Xeon’s Board of Directors and top management are committed to ensuring that a strong governance framework operates throughout the organisation.
They recognise that good corporate governance is a vital component to support management in their delivery of the company’s strategic objectives, and to operate a sustainable business for the benefit of all stakeholders.
Risk management
Xeon’s Audit, Risk and Compliance Committee provides governance and oversight regarding appetite for risk and acceptable tolerance levels and empowers senior management to implement acceptable risk mitigations and report back to the committee quarterly. Risks are evaluated against Xeon’s key strategic objectives and under-pinning principles, including, but not limited to:
- Growth objectives
- Profitability targets
- Environment sustainability principles
- Reputation in the market
- Legal obligations
- Business continuity
Xeon offsets residual risk and unavoidable risks factors through comprehensive insurance cover to ensure that consequences of risk events do not result in a severe adverse financial impact on the organisation.

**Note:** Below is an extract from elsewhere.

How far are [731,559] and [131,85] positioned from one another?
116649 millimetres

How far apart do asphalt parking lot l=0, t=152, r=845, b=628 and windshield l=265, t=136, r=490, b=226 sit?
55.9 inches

Quality management compliance
Xeon has extended its ISO standards accreditation to include ISO 13485: 2016 in recognition of our solutions provided into the pharmaceutical sector. The requirements of this standard are applied across all our industry sectors, not purely within our pharma business.
Legal compliance
Legal compliance is reported quarterly to the Audit, Risk and Compliance Committee, reporting on:
- Potential new legislative requirements, and the Group’s response to implement
- Compliance against existing legislative requirements
Contract compliance
Data privacy and information security
Data privacy and information security compliance is monitored through the legal and compliance function, which provides oversight and autonomy of reporting into the Audit, Risk and Compliance Committee.
Technical and operational support and implementation thereof is managed through the Information Technology function who provide specialist knowledge and solutions regarding cyber-security, and technological solutions to counteract the ever increasing risks and requirements regarding data protection, data privacy and information security.